- Task objective
Can you print the data below line for line, without changing a word?
--------------------------------
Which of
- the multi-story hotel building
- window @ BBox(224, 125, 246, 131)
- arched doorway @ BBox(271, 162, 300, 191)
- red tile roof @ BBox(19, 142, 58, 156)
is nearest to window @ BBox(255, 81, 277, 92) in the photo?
--------------------------------
- Task solution
Which of
- the multi-story hotel building
- window @ BBox(224, 125, 246, 131)
- arched doorway @ BBox(271, 162, 300, 191)
- red tile roof @ BBox(19, 142, 58, 156)
is nearest to window @ BBox(255, 81, 277, 92) in the photo?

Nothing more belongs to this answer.